PHP and Python each have their own advantages and are suitable for different scenarios. 1.PHP is suitable for web development and provides built-in web servers and rich function libraries. 2. Python is suitable for data science and machine learning, with concise syntax and a powerful standard library. When choosing, it should be decided based on project requirements.

PHPhassignificantlyimpactedwebdevelopmentandextendsbeyondit.1)ItpowersmajorplatformslikeWordPressandexcelsindatabaseinteractions.2)PHP'sadaptabilityallowsittoscaleforlargeapplicationsusingframeworkslikeLaravel.3)Beyondweb,PHPisusedincommand-linescrip

The reasons why PHP is the preferred technology stack for many websites include its ease of use, strong community support, and widespread use. 1) Easy to learn and use, suitable for beginners. 2) Have a huge developer community and rich resources. 3) Widely used in WordPress, Drupal and other platforms. 4) Integrate tightly with web servers to simplify development deployment.

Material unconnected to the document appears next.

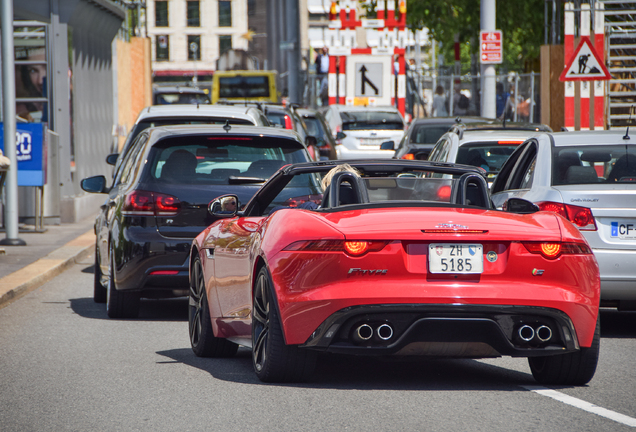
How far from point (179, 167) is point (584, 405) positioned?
4565mm

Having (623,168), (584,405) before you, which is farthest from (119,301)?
(584,405)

PHP is suitable for web development and content management systems, and Python is suitable for data science, machine learning and automation scripts. 1.PHP performs well in building fast and scalable websites and applications and is commonly used in CMS such as WordPress. 2. Python has performed outstandingly in the fields of data science and machine learning, with rich libraries such as NumPy and TensorFlow.